TEXTAUSZUG ▸
┄┄┄┄┄┄┄┄┄┄┄┄┄┄┄┄┄┄┄┄
Der Kulturverein waschaecht erhebt den Anspruch, »das Unangepasste im Neuen zu suchen und das Verrostete im Bewährten zu hinterfragen«. Welche Rolle spielen Themen wie Awareness-Arbeit im Vereins- und Veranstaltungskontext?
Awareness spielt im Kulturbetrieb, auch in unserem, eine immer größere Rolle. Der kv waschaecht bietet zum Beispiel jetzt im Oktober einen Workshop genau passend zum Thema an und wir merken, dass das vor allem für unsere jungen Mitarbeiter*innen eine immens bedeutende Sache ist. Die Grundfragestellungen und Problematiken sind überall die gleichen, allerdings muss man auch sagen, dass bei Festivals wie dem »music unlimited« ein eher geringerer »Bedarf« gegeben sein wird als zum Beispiel bei den big Partys, Clubbings und Festln.
┄┄┄┄┄┄┄┄┄┄┄┄┄┄┄┄┄┄┄┄
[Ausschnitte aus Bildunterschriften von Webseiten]
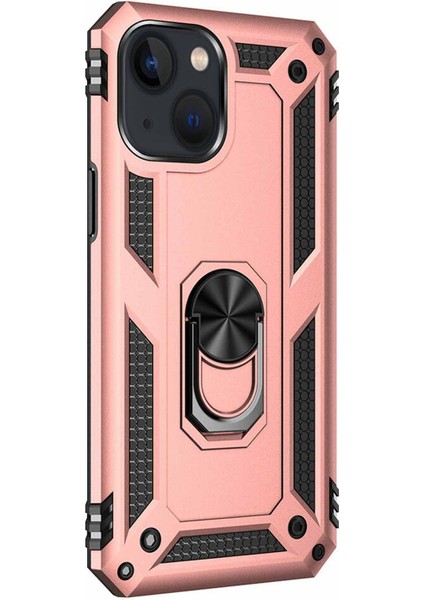 Apple iPhone 14 Kılıf Military Ring Holder Rose Gold fiyatları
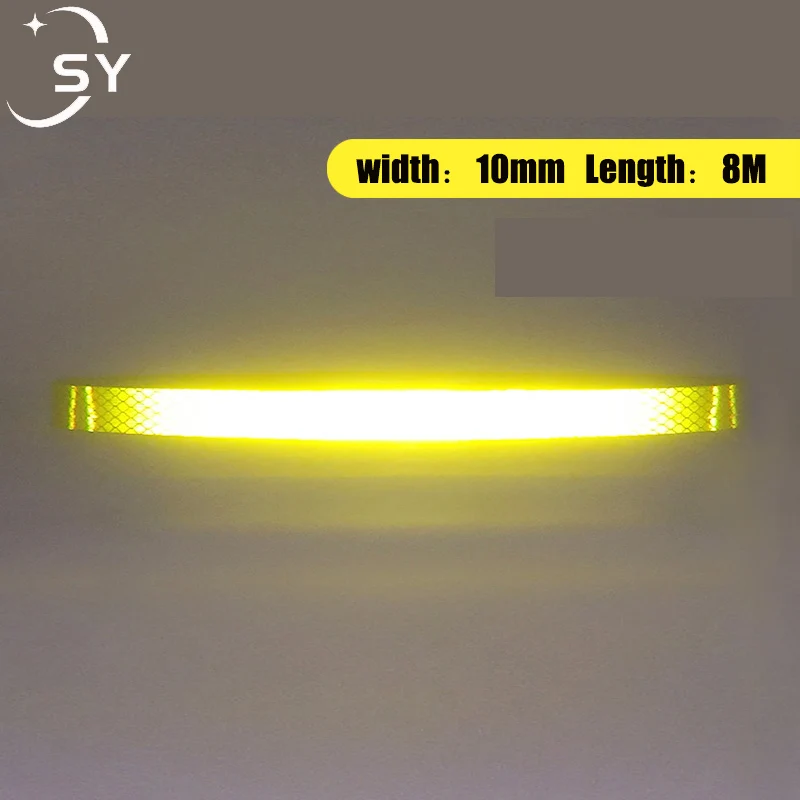 Fluorescent Reflective Tape Mountain Bike Reflective Sticker Electric Vehicle Motorcycle Car Luminous Warning Sticker 1/2cm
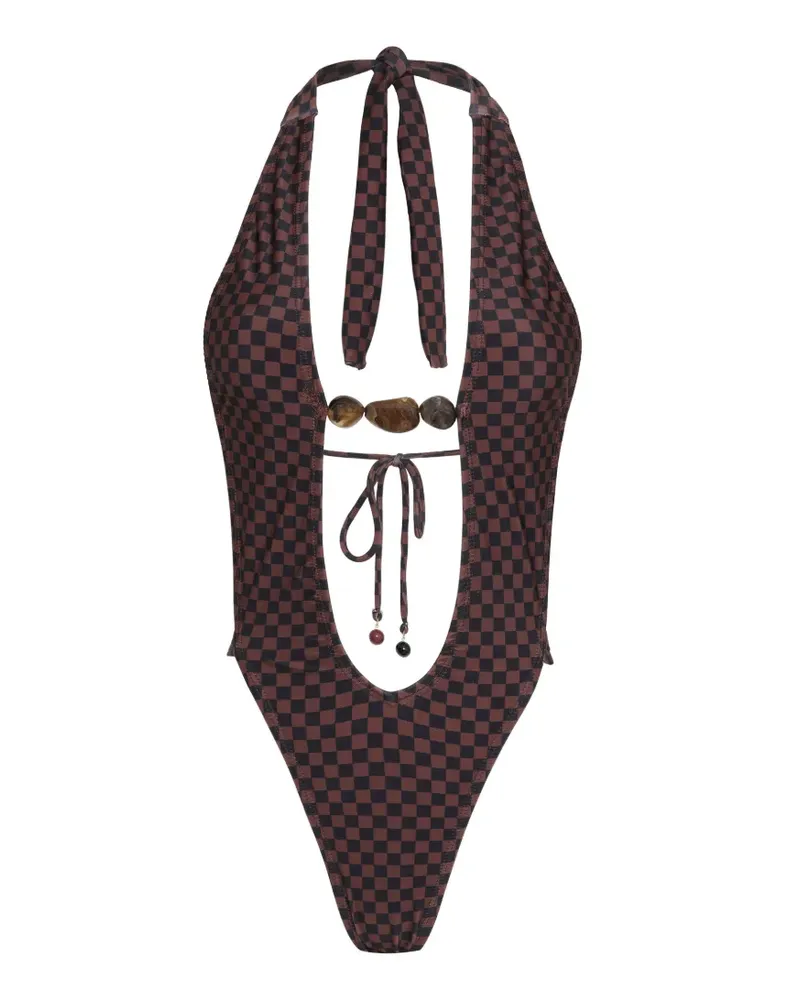 Amir Slama Karierter Neckholder-Badeanzug - Braun Braun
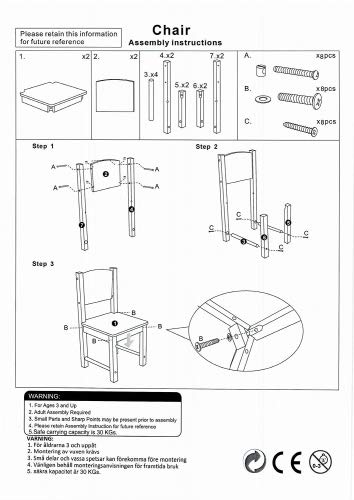 HYGRAD® Childrens Kids Wooden White Table and 2 Chairs Nursery Sets Indoor Use Unisex Best Gift For Birthday Xmas (White Table & Chair)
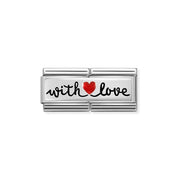 Nomination Double Link With Love in stainless steel and sterling silver with red enamel heart – charm for Nomination Bracelets.
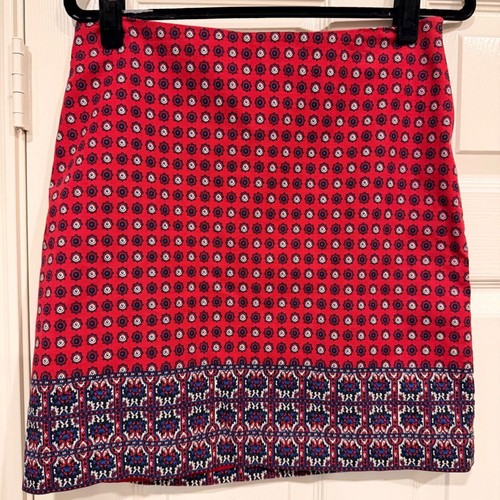 Talbots, #B43 TALBOTS Pencil Skirt 6 Red Medallion Print Cotton Blend Border Hem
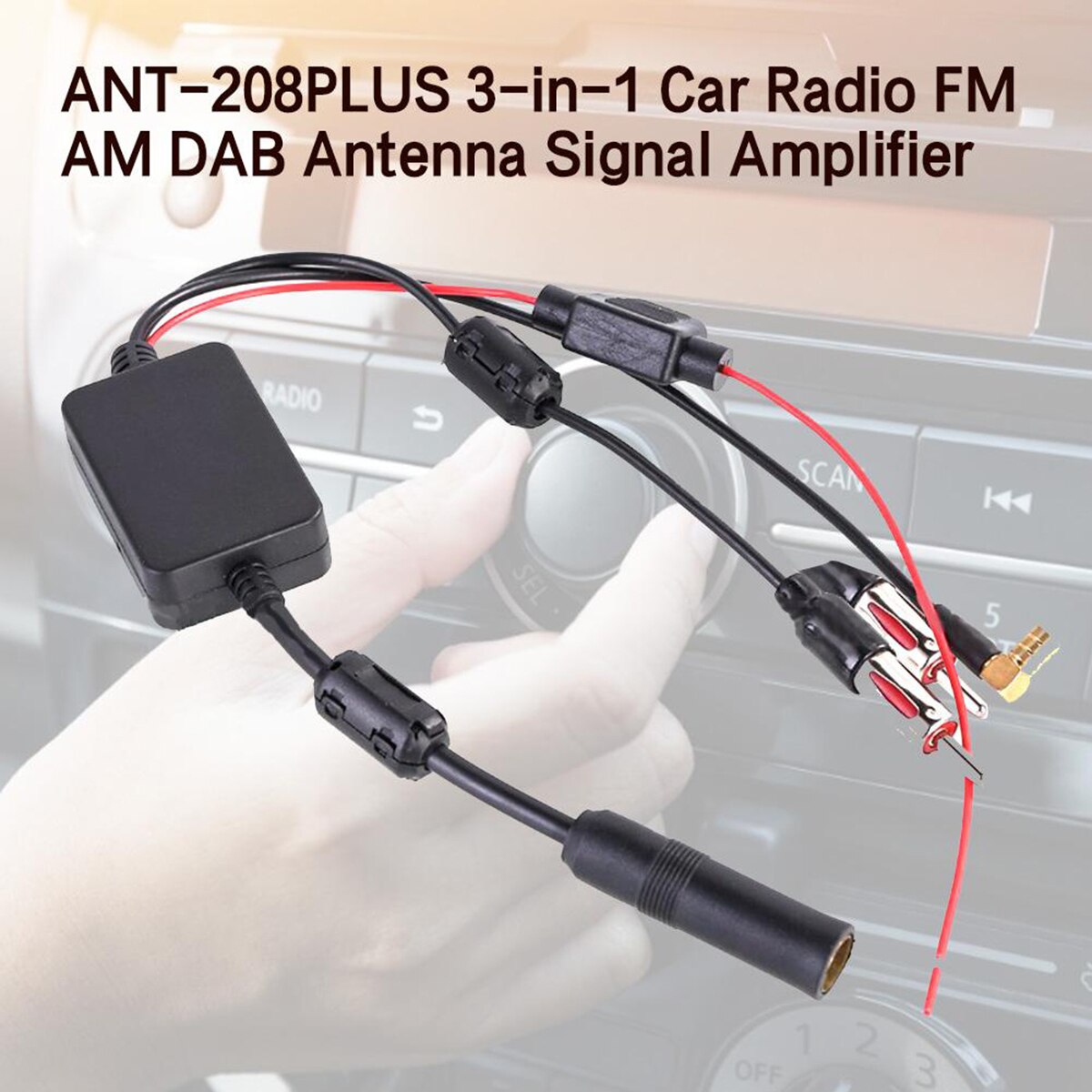 Car AM FM Radio Antenna Signal Amplifier With Magnetic Ring And Strong Anti-Interference For Noise Removal​​ Radio Signal AMP​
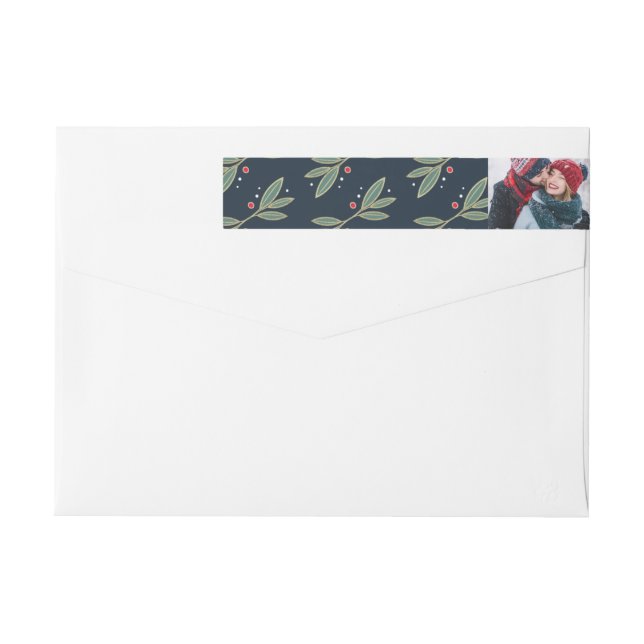 Weihnachtsgllow Wraparound Holiday Address Label (Rückseite)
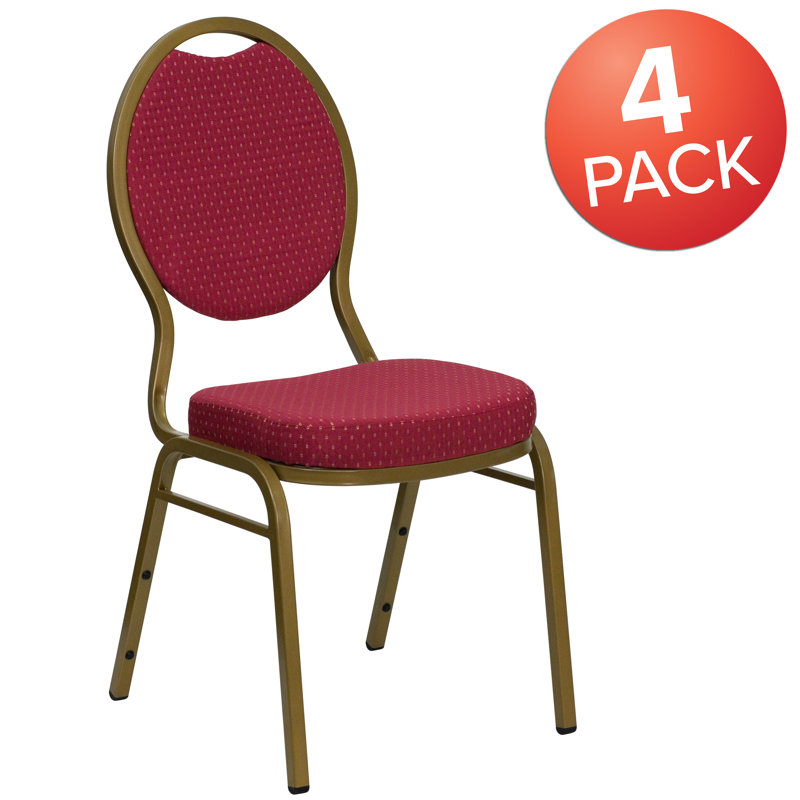 Elegant Teardrop Back Stacking Banquet Chair in Burgundy with Gold Metal Frame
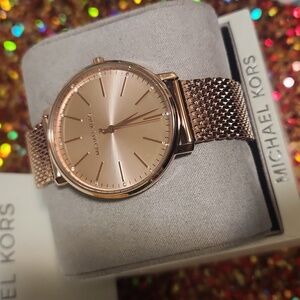 Pyper Quartz Crystal Rose Gold Dial Ladies Watch - MK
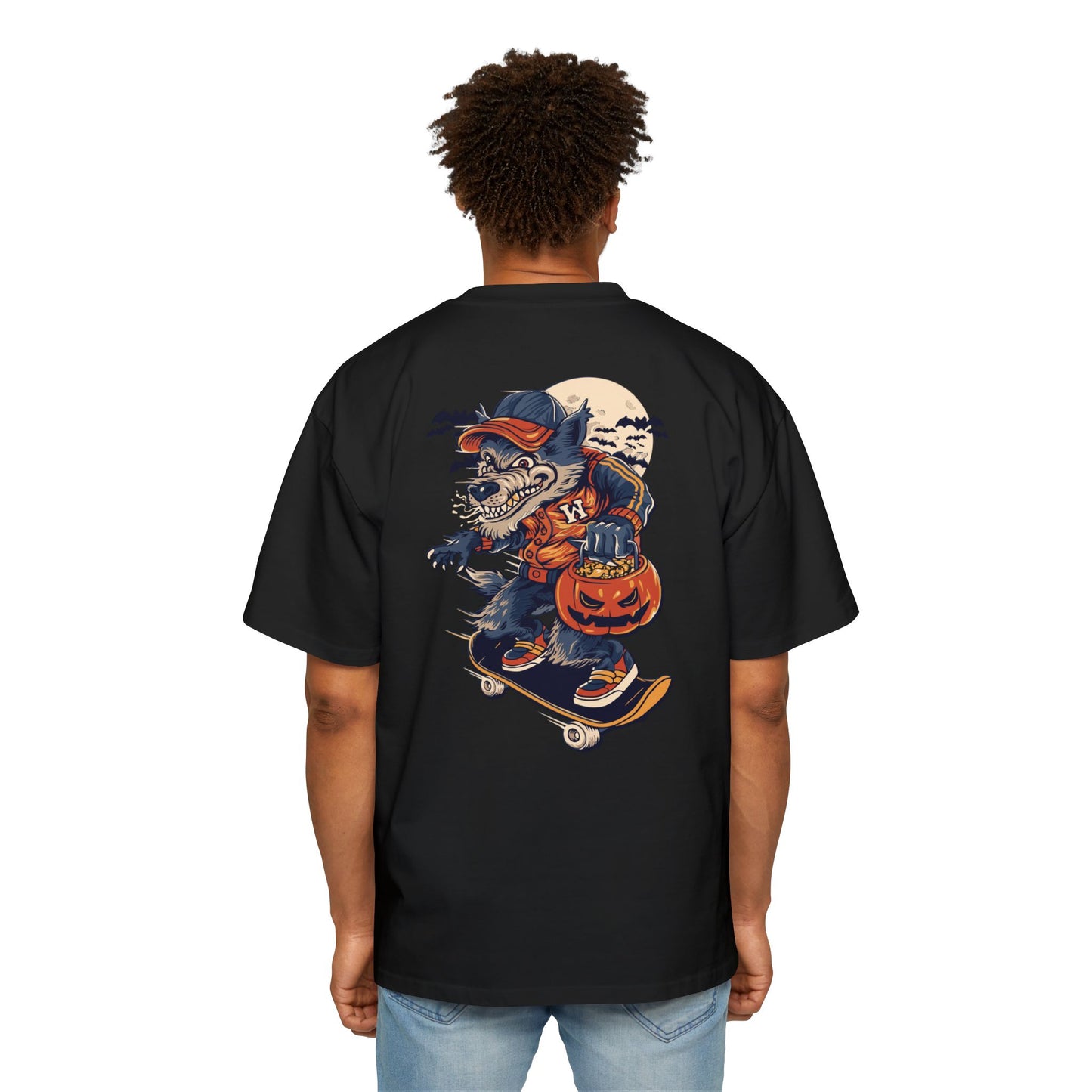 Wolf Skateboard Halloween Tee — Skater Wolf Trick-or-Treat Graphic Shirt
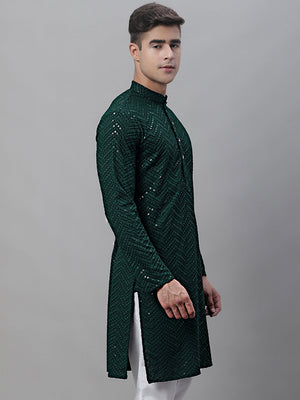 Men's Olive Green Embroidered Sequined Kurta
┄┄┄┄┄┄┄┄┄┄┄┄┄┄┄┄┄┄┄┄
Schreiben Sie aus dem Textauszug wortgetreu den Abschnitt heraus, der mit den Worten „Der Kulturverein waschaecht“ beginnt und mit „Vereins- und Veranstaltungskontext?“ schließt.

Der Kulturverein waschaecht erhebt den Anspruch, »das Unangepasste im Neuen zu suchen und das Verrostete im Bewährten zu hinterfragen«. Welche Rolle spielen Themen wie Awareness-Arbeit im Vereins- und Veranstaltungskontext?